Some of this was seen in post-revolutionary Georgia, where undercover tax agents would raid informal markets and penalize elderly women selling second hand goods at near nonexistent profit margins. While such steps are part of what differentiates Armenia’s 20.8% and Georgia’s 23.8% revenue collection (the other part being Georgia having a much larger shadow economy), it must be understood that beyond the incredibly high administrative costs which can, and often do, outweigh the revenue they bring in, such steps often have serious and far reaching negative economic and demographic consequences.
This brings me to the second important aspect of the misconceptions surrounding revenue collection in Armenia: The belief that large business and corporate leaders – oligarchs as they have come to be known – failed to pay all or most of their tax responsibility and that they were responsible for most of the uncollected revenue.
It would come as a surprise to most people to know that Alex Holding, the company of Armenia’s most well-known businessman, Samvel Aleksanyan, paid the equivalent of over forty million US dollars in taxes in 2017- or that he paid 24.5% less taxes in 2018, during the Pashinyan administration, than he did in 2017 when Serzh Sargsyan led the government.
The fact is that some 72.8% of revenue in Armenia is collected from Armenia’s one thousand largest companies. Meaning, most of the progress left to be made in Armenia in revenue collection is not from ridiculous and cheap, made-for-TV raids on the business elite, but rather from more pressure and enforcement on micro-, small-, and medium-sized businesses.
With this basic understanding of how tax collection is measured, you can better understand the absurdity of the claims of current prime minister Nikol Pashinyan: After claiming in March 2018, prior to change in government, that in the first year of his hypothetical rule revenue would increase by 35% (suggesting it would reach 28.0% of GDP), at the end of 2018, the first year following his ascent to power, official tax collection in Armenia amounted to 1.258 trillion Armenian dram (AMD) from a 6.006 trillion AMD GDP, or 20.9% of GDP. In fact, were it not for a series of highly dishonest and manipulative accounting steps, actual revenue would have amounted to 1.237 trillion AMD, or 20.6% of GDP.

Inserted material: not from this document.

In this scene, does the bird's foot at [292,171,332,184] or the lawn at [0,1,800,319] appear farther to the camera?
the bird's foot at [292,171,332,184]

Chief among those steps was realizing late in the year that revenue collection would fall short of the 20.8% of GDP collected in 2017 during Sargsyan’s administration, and in the last days of 2018, penalizing Zangezur Copper-Molybdenum Combine (ZCMC), the Kajaran mining giant, some 20 billion AMD, and then including that unpaid and still to be contested 20 billion AMD in the 2018 government revenue figure, in total and complete violation of the nation’s budgetary laws and regulations.
To make that clear, in spite of the treasonous tarnishing of the name of the Armed Forces with fabricated accusations, in spite of raiding the headquarters of Yerevan City before bestowing awards to Samvel Aleksanyan and lessening his tax burden, in spite of wasting national intelligence and security resources for cheap publicity stunts, in spite of raiding and harassing and driving away small and medium businesses for personal political gain, in spite of the massive financial burden to the state that the aforementioned brought, tax collection in 2018 was worse than 2017.
Once again, I find it necessary to repeat that tax collection per GDP in 2018 amounted to 20.6%, down from 20.8% in 2017 and 21.6% in 2013.
Armed with that additional bit of knowledge, and now being introduced to this administration’s well established willingness to manipulate and distort data and laws for political gain – a topic that I will expand upon in a future article – I will leave it to the reader to assess the credibility of Pashinyan’s latest claim that tax revenue has somehow increased by 25% in the first six months of 2019, something that would require Armenia making an astonishing and inconceivable leap into the top ten countries in the world in terms of revenue per GDP.